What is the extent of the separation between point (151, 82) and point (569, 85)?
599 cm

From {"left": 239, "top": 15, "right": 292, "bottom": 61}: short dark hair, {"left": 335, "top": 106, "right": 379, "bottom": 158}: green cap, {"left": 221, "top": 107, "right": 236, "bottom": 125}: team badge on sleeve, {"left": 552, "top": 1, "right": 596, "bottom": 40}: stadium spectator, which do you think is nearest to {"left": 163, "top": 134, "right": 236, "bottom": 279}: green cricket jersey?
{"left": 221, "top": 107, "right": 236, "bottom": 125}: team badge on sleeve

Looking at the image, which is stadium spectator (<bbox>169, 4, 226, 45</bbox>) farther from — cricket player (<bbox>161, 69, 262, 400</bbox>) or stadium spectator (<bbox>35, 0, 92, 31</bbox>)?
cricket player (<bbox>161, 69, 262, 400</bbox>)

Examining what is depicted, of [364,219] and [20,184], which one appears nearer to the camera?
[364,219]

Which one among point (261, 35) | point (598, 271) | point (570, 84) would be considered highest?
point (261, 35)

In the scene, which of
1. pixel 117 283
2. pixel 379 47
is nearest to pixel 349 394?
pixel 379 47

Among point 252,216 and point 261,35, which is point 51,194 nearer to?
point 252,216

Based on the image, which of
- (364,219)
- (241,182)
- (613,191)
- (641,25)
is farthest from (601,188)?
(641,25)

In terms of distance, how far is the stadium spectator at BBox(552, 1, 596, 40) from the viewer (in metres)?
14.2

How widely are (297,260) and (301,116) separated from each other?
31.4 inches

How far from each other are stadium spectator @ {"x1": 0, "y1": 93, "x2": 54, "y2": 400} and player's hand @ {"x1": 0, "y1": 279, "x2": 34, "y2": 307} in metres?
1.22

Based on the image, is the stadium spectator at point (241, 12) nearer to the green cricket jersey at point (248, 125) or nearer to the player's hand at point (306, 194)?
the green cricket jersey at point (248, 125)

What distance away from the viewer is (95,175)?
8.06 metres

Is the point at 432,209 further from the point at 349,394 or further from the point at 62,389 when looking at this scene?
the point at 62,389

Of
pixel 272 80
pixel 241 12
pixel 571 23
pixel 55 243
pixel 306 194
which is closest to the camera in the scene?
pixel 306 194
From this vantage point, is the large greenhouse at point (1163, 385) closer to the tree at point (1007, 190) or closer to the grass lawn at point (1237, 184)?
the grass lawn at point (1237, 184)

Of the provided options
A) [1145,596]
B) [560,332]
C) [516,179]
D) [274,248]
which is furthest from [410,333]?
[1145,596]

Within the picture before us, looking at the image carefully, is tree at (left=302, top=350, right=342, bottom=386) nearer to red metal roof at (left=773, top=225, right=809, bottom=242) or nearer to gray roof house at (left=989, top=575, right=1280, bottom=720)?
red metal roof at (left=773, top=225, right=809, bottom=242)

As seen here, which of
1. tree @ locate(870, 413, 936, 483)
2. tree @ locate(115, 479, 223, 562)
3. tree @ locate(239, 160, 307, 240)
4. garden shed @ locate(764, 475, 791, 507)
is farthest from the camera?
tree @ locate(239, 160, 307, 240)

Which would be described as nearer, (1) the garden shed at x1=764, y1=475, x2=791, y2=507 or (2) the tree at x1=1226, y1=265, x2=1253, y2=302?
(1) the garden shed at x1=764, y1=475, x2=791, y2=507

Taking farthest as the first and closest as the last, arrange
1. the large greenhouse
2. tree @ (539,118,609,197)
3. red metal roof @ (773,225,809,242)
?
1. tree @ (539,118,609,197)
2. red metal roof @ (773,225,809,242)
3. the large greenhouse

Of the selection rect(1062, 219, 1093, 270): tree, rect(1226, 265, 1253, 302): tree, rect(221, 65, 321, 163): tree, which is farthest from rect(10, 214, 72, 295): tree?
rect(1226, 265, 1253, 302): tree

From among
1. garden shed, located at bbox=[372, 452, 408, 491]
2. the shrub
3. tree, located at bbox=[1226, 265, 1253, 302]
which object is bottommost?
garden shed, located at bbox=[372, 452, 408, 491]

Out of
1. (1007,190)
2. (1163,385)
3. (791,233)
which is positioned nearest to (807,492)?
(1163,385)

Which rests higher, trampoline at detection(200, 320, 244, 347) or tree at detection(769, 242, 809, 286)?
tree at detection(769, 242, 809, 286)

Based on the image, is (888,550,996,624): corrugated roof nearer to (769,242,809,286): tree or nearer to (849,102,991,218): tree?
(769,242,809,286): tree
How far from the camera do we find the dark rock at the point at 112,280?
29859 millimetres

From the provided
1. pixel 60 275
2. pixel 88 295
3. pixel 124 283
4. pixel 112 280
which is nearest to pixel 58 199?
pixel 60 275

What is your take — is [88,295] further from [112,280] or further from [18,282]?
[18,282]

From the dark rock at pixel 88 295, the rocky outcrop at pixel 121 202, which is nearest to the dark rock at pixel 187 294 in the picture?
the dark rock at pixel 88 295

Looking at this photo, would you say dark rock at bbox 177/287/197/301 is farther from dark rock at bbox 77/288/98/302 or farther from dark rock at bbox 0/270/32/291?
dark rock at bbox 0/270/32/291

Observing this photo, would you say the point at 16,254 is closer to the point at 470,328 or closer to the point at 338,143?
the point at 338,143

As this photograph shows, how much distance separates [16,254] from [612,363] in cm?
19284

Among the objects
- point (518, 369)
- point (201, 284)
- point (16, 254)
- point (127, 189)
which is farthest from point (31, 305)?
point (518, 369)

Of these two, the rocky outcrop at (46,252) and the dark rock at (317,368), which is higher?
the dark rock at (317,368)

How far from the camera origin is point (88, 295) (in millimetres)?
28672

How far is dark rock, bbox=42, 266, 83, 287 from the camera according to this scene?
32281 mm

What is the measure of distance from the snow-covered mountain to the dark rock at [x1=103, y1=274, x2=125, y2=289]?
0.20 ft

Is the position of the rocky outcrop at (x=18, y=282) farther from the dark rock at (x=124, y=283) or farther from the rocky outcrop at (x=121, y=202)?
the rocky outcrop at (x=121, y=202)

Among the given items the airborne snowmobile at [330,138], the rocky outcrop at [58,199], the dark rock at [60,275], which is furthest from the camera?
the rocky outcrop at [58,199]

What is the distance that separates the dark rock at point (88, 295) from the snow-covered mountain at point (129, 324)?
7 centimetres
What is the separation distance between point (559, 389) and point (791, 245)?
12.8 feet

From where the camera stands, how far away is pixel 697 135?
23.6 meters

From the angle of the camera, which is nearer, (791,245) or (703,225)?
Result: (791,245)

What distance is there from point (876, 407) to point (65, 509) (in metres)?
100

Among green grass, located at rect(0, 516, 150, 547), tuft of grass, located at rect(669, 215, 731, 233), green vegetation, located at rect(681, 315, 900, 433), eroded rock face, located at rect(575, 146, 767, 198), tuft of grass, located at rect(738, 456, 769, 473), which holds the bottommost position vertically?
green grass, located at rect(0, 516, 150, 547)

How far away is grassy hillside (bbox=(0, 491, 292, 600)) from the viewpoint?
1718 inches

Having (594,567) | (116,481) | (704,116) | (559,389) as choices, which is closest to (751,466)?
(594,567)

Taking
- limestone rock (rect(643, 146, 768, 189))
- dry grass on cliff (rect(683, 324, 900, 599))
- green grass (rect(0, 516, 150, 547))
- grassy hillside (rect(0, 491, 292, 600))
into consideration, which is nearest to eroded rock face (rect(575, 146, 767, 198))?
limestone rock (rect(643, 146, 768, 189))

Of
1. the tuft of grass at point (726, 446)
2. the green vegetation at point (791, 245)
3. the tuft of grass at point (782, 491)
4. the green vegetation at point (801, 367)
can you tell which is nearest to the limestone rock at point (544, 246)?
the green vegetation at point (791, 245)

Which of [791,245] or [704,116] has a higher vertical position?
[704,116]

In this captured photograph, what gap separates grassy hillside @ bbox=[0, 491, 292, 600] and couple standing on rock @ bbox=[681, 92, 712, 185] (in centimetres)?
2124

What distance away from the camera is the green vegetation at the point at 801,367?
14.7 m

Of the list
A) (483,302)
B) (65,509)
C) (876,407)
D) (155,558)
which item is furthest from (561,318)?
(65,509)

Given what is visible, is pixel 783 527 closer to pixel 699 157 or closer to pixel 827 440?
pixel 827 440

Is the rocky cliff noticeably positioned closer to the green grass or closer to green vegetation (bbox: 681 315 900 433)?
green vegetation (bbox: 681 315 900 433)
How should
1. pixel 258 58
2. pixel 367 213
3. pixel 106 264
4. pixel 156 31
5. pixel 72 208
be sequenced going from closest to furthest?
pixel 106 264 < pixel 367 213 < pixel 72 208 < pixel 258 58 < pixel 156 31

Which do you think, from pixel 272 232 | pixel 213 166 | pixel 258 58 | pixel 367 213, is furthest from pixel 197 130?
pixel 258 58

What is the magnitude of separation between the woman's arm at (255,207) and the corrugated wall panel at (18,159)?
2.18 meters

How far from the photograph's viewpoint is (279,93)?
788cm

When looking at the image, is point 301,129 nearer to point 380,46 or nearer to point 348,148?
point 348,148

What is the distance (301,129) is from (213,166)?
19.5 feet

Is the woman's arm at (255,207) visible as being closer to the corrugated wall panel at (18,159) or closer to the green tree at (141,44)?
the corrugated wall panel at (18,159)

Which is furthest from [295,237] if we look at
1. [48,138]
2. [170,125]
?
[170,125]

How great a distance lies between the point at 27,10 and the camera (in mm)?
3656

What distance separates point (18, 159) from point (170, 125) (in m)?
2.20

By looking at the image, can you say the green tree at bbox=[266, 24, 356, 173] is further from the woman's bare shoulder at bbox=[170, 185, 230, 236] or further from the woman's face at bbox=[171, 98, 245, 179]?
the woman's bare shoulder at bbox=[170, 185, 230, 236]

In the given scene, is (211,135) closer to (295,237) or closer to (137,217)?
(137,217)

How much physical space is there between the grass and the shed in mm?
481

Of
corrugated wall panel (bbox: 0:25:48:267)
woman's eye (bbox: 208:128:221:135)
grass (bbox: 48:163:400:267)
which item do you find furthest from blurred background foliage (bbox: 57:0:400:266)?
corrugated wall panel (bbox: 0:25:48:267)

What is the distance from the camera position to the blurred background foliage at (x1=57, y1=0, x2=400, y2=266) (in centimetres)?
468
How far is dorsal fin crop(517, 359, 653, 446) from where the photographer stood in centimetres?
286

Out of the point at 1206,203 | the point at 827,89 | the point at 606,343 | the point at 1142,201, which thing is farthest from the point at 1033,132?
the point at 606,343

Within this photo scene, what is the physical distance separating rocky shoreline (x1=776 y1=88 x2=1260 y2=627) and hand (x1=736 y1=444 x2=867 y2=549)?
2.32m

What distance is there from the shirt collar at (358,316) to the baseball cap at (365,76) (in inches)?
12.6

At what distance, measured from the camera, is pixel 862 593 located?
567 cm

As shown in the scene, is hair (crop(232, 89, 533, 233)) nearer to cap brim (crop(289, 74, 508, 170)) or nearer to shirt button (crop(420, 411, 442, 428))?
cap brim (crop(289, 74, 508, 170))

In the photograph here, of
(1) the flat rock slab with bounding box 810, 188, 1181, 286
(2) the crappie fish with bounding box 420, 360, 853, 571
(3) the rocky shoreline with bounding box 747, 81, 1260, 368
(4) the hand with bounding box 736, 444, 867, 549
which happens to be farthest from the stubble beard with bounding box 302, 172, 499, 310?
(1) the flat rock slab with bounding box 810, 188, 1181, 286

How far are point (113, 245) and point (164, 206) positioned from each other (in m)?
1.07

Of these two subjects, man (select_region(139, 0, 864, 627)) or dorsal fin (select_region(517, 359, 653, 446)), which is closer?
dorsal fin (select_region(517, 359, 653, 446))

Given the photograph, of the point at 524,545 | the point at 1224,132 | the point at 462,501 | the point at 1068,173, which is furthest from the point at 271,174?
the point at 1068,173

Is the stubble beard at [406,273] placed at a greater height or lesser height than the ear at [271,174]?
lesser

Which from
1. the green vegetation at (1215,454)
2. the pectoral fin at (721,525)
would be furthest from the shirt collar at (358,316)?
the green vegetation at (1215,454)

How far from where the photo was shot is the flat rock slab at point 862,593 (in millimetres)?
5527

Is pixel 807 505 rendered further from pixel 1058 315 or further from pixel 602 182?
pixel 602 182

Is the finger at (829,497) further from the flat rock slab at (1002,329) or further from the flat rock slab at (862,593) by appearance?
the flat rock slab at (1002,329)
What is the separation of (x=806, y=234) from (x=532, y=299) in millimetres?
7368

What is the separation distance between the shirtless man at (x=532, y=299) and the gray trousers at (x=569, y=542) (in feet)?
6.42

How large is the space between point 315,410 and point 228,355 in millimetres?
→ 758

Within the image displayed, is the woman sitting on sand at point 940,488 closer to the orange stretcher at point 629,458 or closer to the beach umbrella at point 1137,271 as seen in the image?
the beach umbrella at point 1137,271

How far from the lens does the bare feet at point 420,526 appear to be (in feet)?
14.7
====================
What you will do
Pull out every line of the listing above that contains the string "inches". Case counts.

Written solution
31.4 inches
1718 inches
What distance is there from the shirt collar at (358,316) to the baseball cap at (365,76) (in inches)?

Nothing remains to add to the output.